Nari Ward’s work was exhibited at Boston’s Institute of Contemporary Art several years ago. He is known for his sculptural installations composed of discarded material found and collected in his Harlem neighborhood. He has repurposed objects such as baby strollers, shopping carts, bottles, doors, television sets, cash registers and shoelaces, among other materials. Ward recontextualizes his materials in thought-provoking juxtapositions that create complex, metaphorical meanings to confront social and political issues about race, poverty, and consumer culture. He intentionally leaves the meaning of his work open, allowing the viewer to provide his or her own interpretation.

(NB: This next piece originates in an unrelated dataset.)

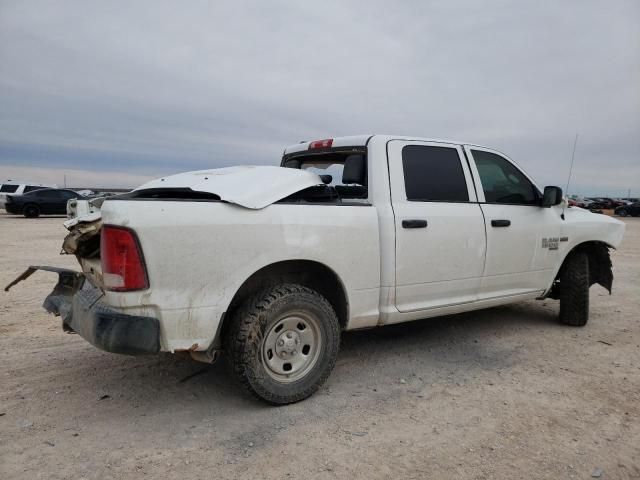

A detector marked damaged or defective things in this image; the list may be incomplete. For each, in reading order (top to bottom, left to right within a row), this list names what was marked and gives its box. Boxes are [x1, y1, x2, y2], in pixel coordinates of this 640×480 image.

rear bumper damage [5, 268, 160, 354]
wrecked vehicle [5, 135, 624, 404]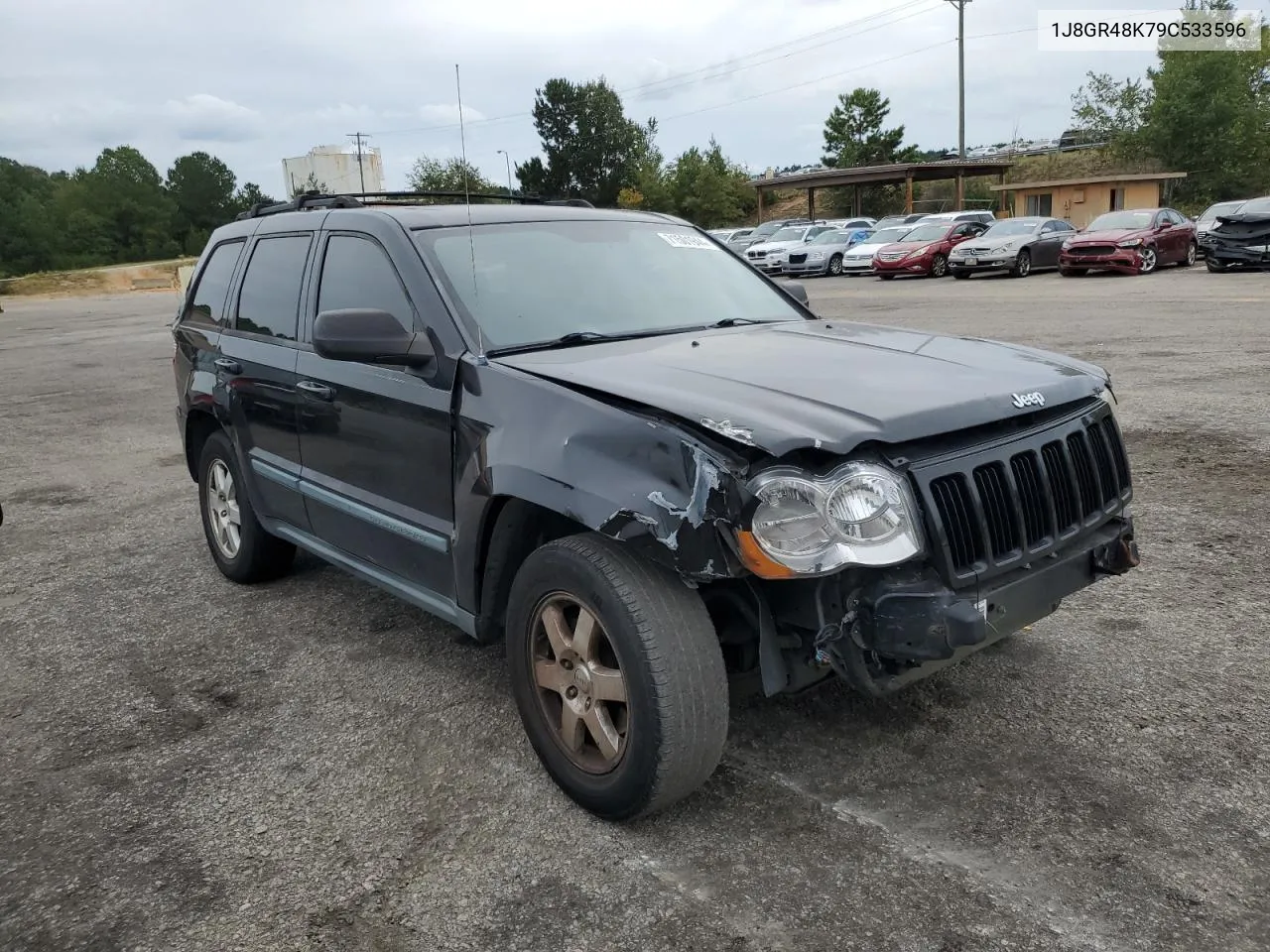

Tschabalala Self is a young Black woman who uses fabric as paint in large-scale works celebrating Black life. I also first saw her work at Boston’s Institute of Contemporary Art, just before the pandemic shut down the museum, and was enormously moved. She has forged a singular style to explore ideas about the Black female body, using a combination of sewn, printed, and painted materials and traversing different artistic and craft traditions.
For the last 20 years, Shinique Smith has gleaned visual poetry from vintage clothing and explored concepts of ritual through tying, writing, and gestures inspired by her travels and early roots as a graffiti artist in Boston. Through her process, she builds a complex material vocabulary that deftly interweaves brushstrokes, private narratives, and symbolism for the viewer to divine and intuit. Smith’s practice reveals connections across space, time, and place to suggest the possibility of constructing worlds renewed by hope and delight.
Boston-based artist Samantha Fields makes “slowly” with and through craft. Making slowly, she says, “is a personal act of resistance against the fast-paced, multi-tasking, product-driven world in which I find myself.” As a multimedia artist, Fields engages with these processes as a survival mechanism and a conceptual strategy. Through these modes of making, she is able to explore different social constructs associated with the decorative: gender, class, professional/hobbyist, and the hierarchical categories of taste and morality.
Jodi Colella’s art incorporates many types of fiber applications. To quote the artist, her “durational handwork and fetishist focus embrace the ideals of labor, process and community.” Jodi is a colleague and a friend, and one of my favorite series of hers is “Headware.” The pieces were originally inspired by the collections of Historic Northampton, a local history museum, in Massachusetts. Each of the eight “hats” is uniquely strange and gorgeously made, and speaks about the hat as an indicator of class, status, and the occupation of the wearer.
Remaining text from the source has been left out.